▶ **GOAL OF THE EXERCISE**: The answer should match the entries below word for word, minus their pictures.

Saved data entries
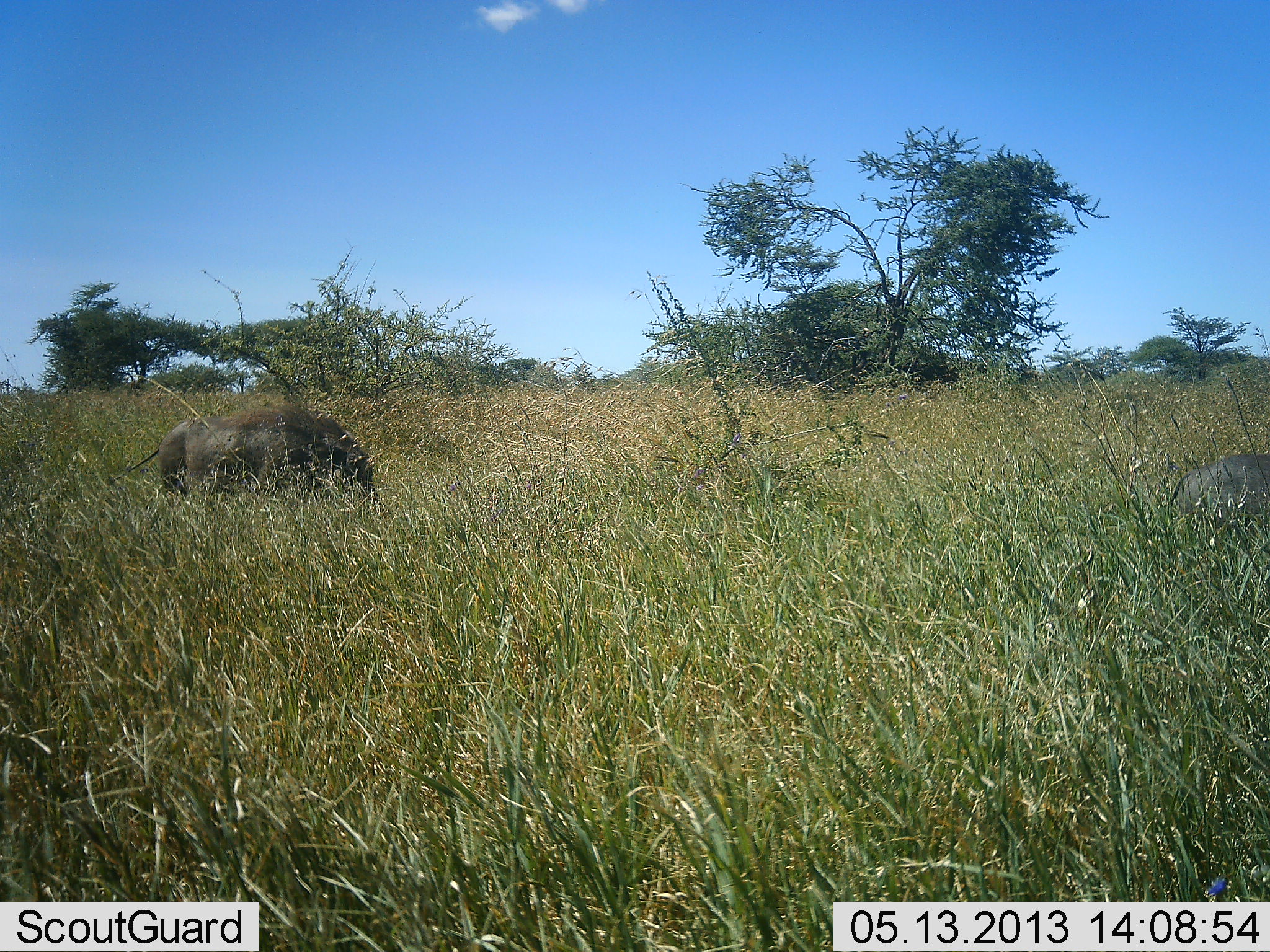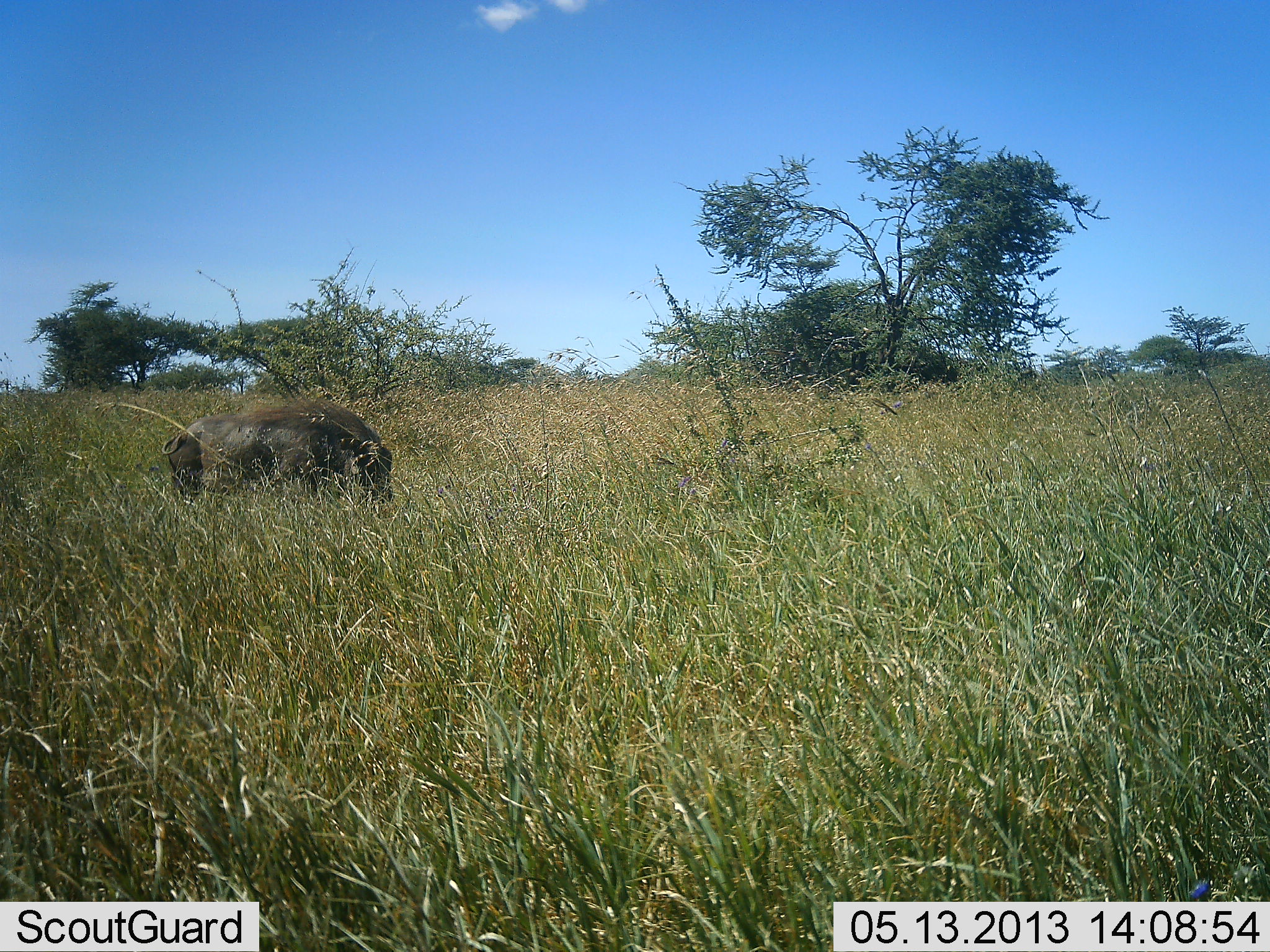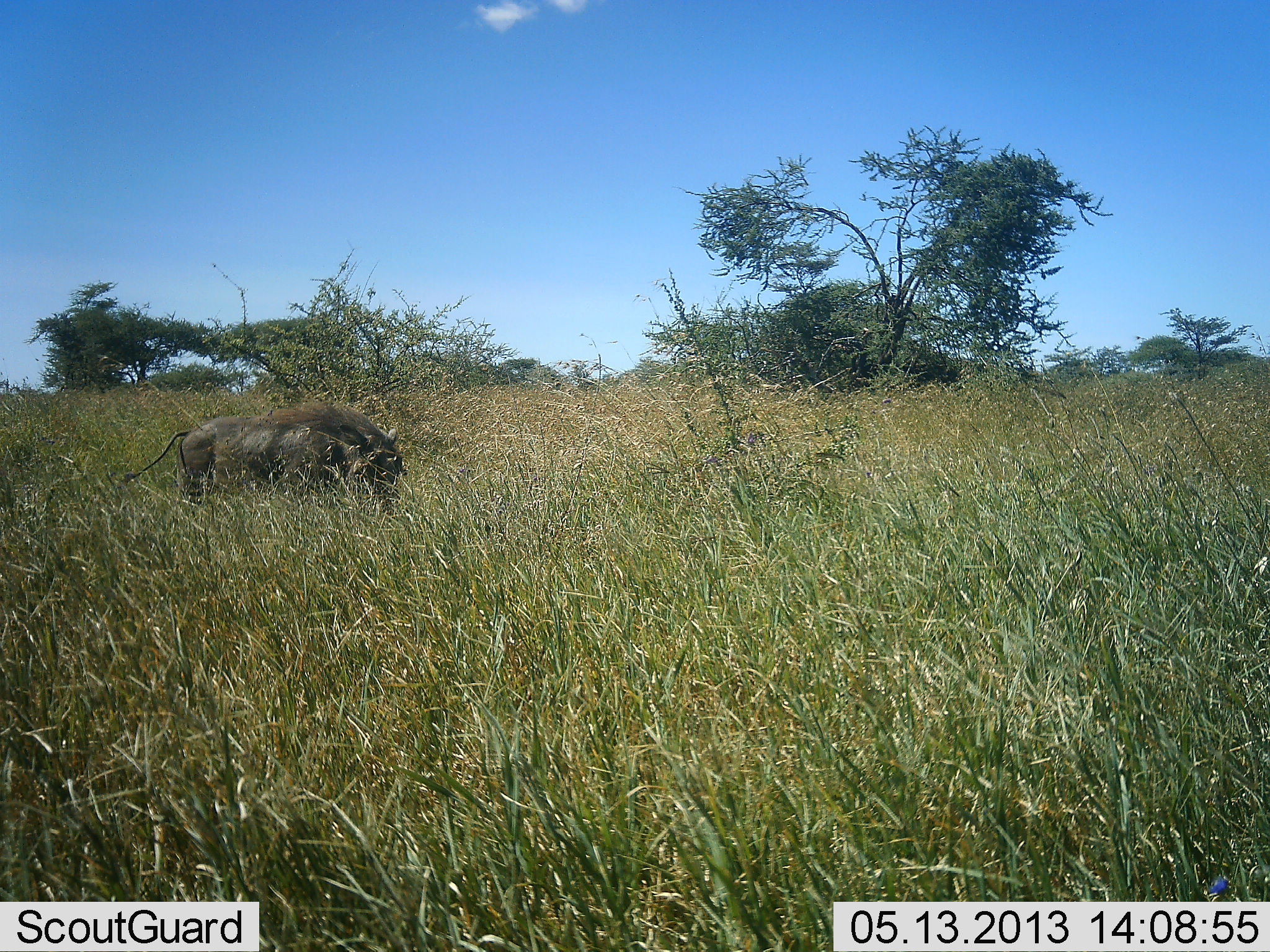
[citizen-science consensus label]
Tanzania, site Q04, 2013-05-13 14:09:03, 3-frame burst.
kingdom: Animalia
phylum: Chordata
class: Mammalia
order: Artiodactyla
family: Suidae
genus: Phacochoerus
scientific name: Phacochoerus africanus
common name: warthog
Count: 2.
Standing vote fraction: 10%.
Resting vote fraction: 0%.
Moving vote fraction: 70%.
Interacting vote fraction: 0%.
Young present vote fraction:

▶ **EXPECTED ANSWER**:
[citizen-science consensus label]
Tanzania, site Q04, 2013-05-13 14:09:03, 3-frame burst.
kingdom: Animalia
phylum: Chordata
class: Mammalia
order: Artiodactyla
family: Suidae
genus: Phacochoerus
scientific name: Phacochoerus africanus
common name: warthog
Count: 2.
Standing vote fraction: 10%.
Resting vote fraction: 0%.
Moving vote fraction: 70%.
Interacting vote fraction: 0%.
Young present vote fraction:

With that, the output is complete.